On Thursday, 12 March 2026 06:26:49 UTC Bastien Guerry wrote:
> Ihor Radchenko <[email protected]> writes:
> > 1. First-time contributors should be discouraged to use LLM
> > 2. The only exception to (1) is when they declare that
> > 
> >    a. They are experienced LLM users
> >    b. They confirm that they have reviewed the LLM-generated code and
> >    
> >       *also the code it changes*
> > 
> > 3. Contributors who wrote their own patches in the past may use LLM for
> > 
> >    smallish patches. No new substantial features.
> > 
> > 4. Regular contributors may be trusted to use LLM assist for new
> > 
> >    features. They are probably experienced enough to review the
> >    generated code and make sure that it is reasonable.
> 
> Org could also set a policy of requiring that patch submitters commit to
> "maintain" the change they submit for a definite period of time.

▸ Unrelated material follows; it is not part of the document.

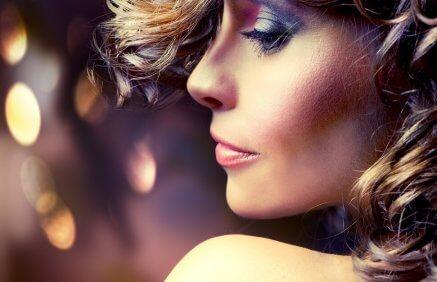 Oddaj się w ręce profesjonalnych fryzjerów, makijażystów i stylistów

> "Maintain" in the sense that if git blame traces a problem back to the
> commit(s) they submitted, Org maintainers are entitled to ping them on
> the mailing list and ask them to fix it.

Because it is impossible to know if, or to what extent, LLM has been involved, 
and also because any human contribution/action usually comes with subsequent 
accountability, reminding people that there will be some follow-up period is 
an astute move.

> 
> Contributing is a learning process, and "owning" your contributions is
> another: in my experience, both as a maintainer and as a contributor,
> both processes are important.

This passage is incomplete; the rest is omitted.